Преданность Да Ли меня обнадежила. Почувствовав уверенность в главном, я дал наставления своим племянникам и после этого взялся за автобиографию. В ней я написал о своих предках, о детстве, проведенном в Запретном городе, о том, как императрица Цы Си сделала меня императором, каким образом, "доведенный до отчаяния", я укрылся в японском посольстве, как жил, не враждуя с миром, в Тяньцзине, и наконец, придерживаясь известной всем версии, изложил все о "похищении" и "несчастных днях" в Чанчуне. Помню, закончил я так: "Увидев страдания и горе народа, я был крайне опечален тем, что не в силах облегчить его участь. Я надеялся, что китайские войска придут на Северо-Восток, и мечтал об изменениях в международной обстановке, которые принесли бы Маньчжурии освобождение. В 1945 году эта мечта наконец осуществилась".
После нескольких переделок и исправлений автобиография была переписана начисто и подана начальству. Я верил, что любой, прочитав ее, понял бы, что я глубоко раскаялся в своих поступках.
Написав автобиографию, я подумал, что одного этого сочинения явно недостаточно для того, чтобы правительство поверило в мою "честность" и "раскаяние". Как же быть?

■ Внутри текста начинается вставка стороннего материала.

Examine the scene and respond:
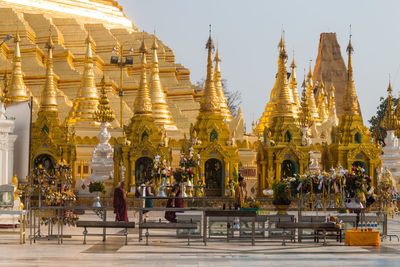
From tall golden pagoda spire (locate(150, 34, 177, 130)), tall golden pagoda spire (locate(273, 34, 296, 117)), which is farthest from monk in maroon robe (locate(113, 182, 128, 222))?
tall golden pagoda spire (locate(150, 34, 177, 130))

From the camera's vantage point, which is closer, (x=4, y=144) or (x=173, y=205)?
(x=173, y=205)

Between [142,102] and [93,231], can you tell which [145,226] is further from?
[142,102]

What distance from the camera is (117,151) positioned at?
33.6m

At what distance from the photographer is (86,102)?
40.8 metres

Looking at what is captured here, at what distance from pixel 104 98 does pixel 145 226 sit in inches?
810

Надеяться на Да Ли и других, которые будут нахваливать меня? Этого мало! Я сам должен добиться практических успехов.
При мысли о собственных успехах мне невольно становилось стыдно. С тех пор как я вернулся на родину, если не считать времени в пути и пребывания в Фушуне, "успехи" мои сводились лишь к дежурствам, которые не могли удовлетворить даже меня, не говоря уж о начальстве.

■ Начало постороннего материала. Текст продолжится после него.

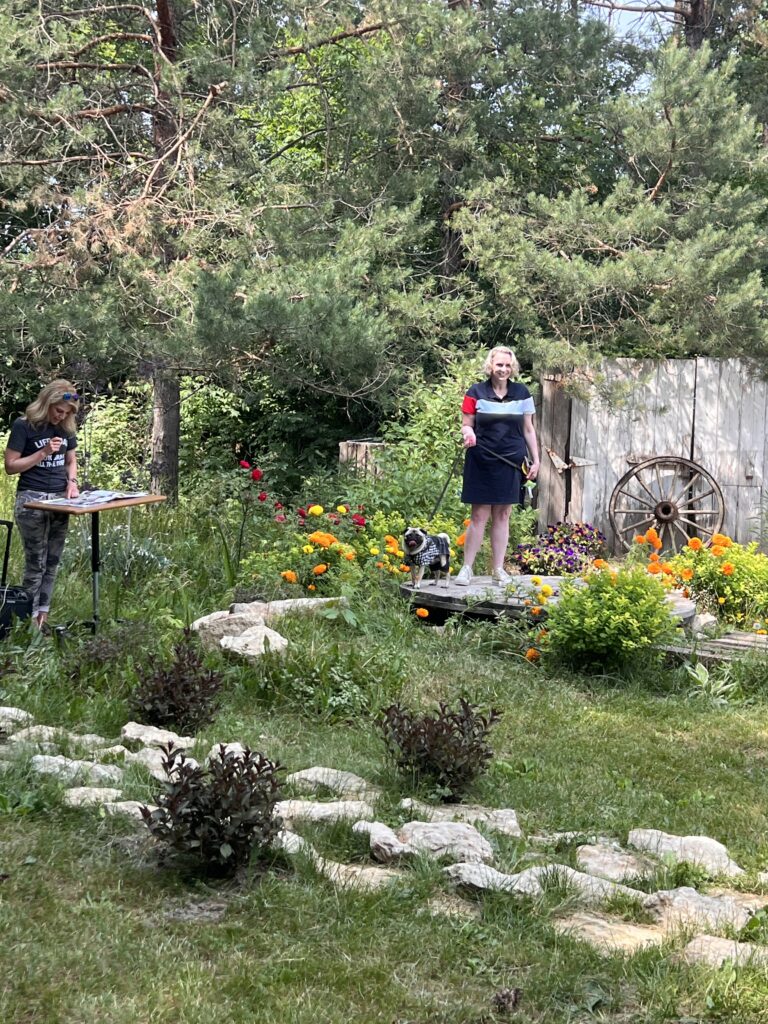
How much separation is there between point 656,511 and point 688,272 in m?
2.15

Оказывается, после выступлений начальника управления общественной безопасности и начальника тюрьмы каждый из заключенных стремился доказать свою "сознательность", видя в этом путь к спасению. Смешно вспоминать сейчас, как упрощенно люди смотрели на вещи: словно достаточно было одного внешнего усилия, чтобы завоевать доверие властей. Больше всего меня печалило то, что я во всем уступал другим.
В то время люди всячески старались проявить себя в учебе, дежурстве, повседневной жизни и снискать расположение местного начальства. В нашей группе "успехами" в учении отличался староста группы Лао Ван. Прежде он был генерал-майором военного трибунала Маньчжоу-Го, несколько лет учился в Бэйпине. Его культурный уровень был достаточно высок, и все новые научные термины он запоминал сравнительно быстро. Три других "офицера", как и я, поначалу с трудом разбирались в понятиях "субъективный", "объективный", однако прогрессировали все же быстрее меня. После изучения темы "Что такое феодализм" каждый из нас должен был написать реферат, то есть своими словами изложить, как он понял тему и что думает о пройденном материале. Во время обсуждения я еще мог кое-как связать два-три слова и сказать ровно столько, сколько знал. Много труднее было написать реферат. По правде говоря, особого смысла в таком учении я не видел. Оно не только не давало мне каких-либо знаний, но, наоборот, вызывало страх перед книгами, раскрывающими суть феодализма. Например, утверждения, что феодальный монарх является первым и самым крупным помещиком, были равносильны вынесению приговора. Если я самый крупный помещик, то должен быть судим не только за измену родине, но и за капитуляцию перед врагом. От волнения рука просто перестала меня слушаться.
С трудом успокоившись, я все же написал это "сочинение", списывая откуда только можно. Полистав работы других, я почувствовал, что мои "успехи" никак не смогут удовлетворить начальство.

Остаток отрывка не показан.